Steps support conditional execution, retry, timeout, and DLQ:

@Transform({
  step: 2,
  name: 'enrich',
  when: (data) => (data as { type: string }).type === 'order',
  retry: { attempts: 3, delay: 500, backoff: 'exponential' },
  timeoutMs: 5000,
  dlq: { handler: (item, err, step) => logger.error('DLQ', { item, err, step }) },
})
async enrich(data: unknown) {
  return { ...data, enriched: true };
}

PipelineBuilder (Programmatic Pipelines)

Build pipelines in code without decorators:

import { PipelineBuilder } from '@hazeljs/data';

const pipeline = new PipelineBuilder('orders')
  .addTransform('normalize', (d) => ({ ...d, email: (d as { email: string }).email?.toLowerCase() }))
  .branch(
    'classify',
    (d) => (d as { type: string }).type === 'premium',
    (b) => b.addTransform('enrichPremium', enrichPremium),
    (b) => b.addTransform('enrichStandard', enrichStandard)
  )
  .parallel('enrich', [
    (d) => ({ ...d, a: 1 }),
    (d) => ({ ...d, b: 2 }),
  ])
  .addValidate('validate', (d) => d)
  .catch((data, err) => ({ ...data, error: err.message }));

const result = await pipeline.execute(rawData);
const def = pipeline.toSchema(); // Serializable pipeline definition

Batch and Stream Processing

import { StreamService, ETLService, StreamProcessor } from '@hazeljs/data';

// Batch
const streamService = new StreamService(etlService);
const results = await streamService.processBatch(pipeline, orders);

// Streaming
async function* source() {
  yield { v: 1 };
  yield { v: 2 };
}
for await (const r of streamService.processStream(pipeline, source())) {
  console.log(r);
}

// Windowing (StreamProcessor)

----------

**Instructions:**
1. In the data pipeline documentation, what does PipelineBuilder let you do, and what does calling toSchema() on a pipeline give you? Answer in one to three sentences.
2. Reproduce the data pipeline documentation from "PipelineBuilder (Programmatic Pipelines)" to "(b) => b.addTransform('enrichStandard', enrichStandard)".
3. Continue the data pipeline documentation from its last line.

**Dataset content:**
----------

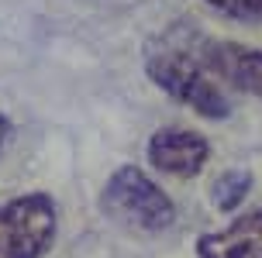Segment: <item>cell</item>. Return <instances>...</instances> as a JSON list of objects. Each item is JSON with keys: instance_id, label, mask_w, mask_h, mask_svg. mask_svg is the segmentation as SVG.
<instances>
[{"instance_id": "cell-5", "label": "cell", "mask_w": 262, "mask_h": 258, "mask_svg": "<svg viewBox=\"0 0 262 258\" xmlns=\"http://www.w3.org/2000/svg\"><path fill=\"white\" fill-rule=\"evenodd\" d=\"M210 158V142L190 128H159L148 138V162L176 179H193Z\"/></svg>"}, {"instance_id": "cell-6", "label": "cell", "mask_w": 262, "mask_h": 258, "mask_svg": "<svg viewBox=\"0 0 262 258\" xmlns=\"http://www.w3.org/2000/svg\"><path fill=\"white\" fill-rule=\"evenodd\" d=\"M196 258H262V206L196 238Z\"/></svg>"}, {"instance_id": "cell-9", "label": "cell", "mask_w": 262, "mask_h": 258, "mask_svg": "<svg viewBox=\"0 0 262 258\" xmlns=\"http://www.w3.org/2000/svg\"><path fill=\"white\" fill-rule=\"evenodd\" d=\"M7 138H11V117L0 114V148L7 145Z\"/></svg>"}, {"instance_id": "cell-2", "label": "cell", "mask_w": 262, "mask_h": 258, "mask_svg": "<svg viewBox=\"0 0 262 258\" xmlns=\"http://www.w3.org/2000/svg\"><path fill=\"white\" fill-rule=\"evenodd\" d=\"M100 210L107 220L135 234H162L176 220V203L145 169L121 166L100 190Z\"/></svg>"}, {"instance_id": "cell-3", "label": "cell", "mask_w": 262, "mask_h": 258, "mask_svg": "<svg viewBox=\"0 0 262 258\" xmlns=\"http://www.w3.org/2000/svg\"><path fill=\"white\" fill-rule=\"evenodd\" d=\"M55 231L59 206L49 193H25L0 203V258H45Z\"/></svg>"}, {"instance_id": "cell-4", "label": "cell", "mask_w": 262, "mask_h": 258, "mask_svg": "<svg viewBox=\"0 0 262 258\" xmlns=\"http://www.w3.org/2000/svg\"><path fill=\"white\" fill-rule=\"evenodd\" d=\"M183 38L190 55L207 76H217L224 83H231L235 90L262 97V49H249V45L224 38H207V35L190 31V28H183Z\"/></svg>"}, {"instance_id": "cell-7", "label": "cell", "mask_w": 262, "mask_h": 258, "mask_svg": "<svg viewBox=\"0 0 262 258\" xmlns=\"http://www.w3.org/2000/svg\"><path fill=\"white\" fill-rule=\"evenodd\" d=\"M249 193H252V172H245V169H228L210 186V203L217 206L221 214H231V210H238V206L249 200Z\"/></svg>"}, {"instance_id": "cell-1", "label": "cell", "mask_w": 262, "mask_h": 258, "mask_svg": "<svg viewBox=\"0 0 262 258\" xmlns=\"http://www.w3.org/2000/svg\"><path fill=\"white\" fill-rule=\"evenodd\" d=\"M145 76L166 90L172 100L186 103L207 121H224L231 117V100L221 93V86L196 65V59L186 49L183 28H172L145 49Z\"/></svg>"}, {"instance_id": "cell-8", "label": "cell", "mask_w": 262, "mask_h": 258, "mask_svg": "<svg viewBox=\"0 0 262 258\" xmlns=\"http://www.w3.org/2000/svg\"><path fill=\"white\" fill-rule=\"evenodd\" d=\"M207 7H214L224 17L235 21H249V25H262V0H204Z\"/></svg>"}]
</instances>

----------

**Answers by task:**
1. PipelineBuilder lets you build pipelines in code without decorators. Calling toSchema() on a pipeline gives you a serializable pipeline definition.

2.
PipelineBuilder (Programmatic Pipelines)

Build pipelines in code without decorators:

import { PipelineBuilder } from '@hazeljs/data';

const pipeline = new PipelineBuilder('orders')
  .addTransform('normalize', (d) => ({ ...d, email: (d as { email: string }).email?.toLowerCase() }))
  .branch(
    'classify',
    (d) => (d as { type: string }).type === 'premium',
    (b) => b.addTransform('enrichPremium', enrichPremium),
    (b) => b.addTransform('enrichStandard', enrichStandard)

3.
const processor = new StreamProcessor(etlService);
for await (const batch of processor.tumblingWindow(timestampedSource, 60_000)) {
  console.log(batch.items, batch.windowStart, batch.windowEnd);
}
// Also: slidingWindow, sessionWindow, joinStreams

Data Quality

import { QualityService } from '@hazeljs/data';

const qualityService = new QualityService();

// Register built-in checks
qualityService.registerCheck('completeness', qualityService.completeness(['id', 'email']));
qualityService.registerCheck('notNull', qualityService.notNull(['id', 'status']));
qualityService.registerCheck('uniqueness', qualityService.uniqueness(['id']));
qualityService.registerCheck('range', qualityService.range('age', { min: 0, max: 120 }));
qualityService.registerCheck('pattern', qualityService.pattern('phone', /^\d{10}$/));
qualityService.registerCheck('ref', qualityService.referentialIntegrity('status', ['active', 'inactive']));

const report = await qualityService.runChecks('users', records);
console.log(report.score, report.passed, report.checks);

// Profiling and anomaly detection
const profile = qualityService.profile('users', records);
const anomalies = qualityService.detectAnomalies(records, ['value'], 2);

Connectors

import {
  MemorySource,
  MemorySink,
  CsvSource,
  HttpSource,
  JsonlSource,
  JsonlSink,
  PostgresSource,
  PostgresSink,
} from '@hazeljs/data';

// In-memory (for tests)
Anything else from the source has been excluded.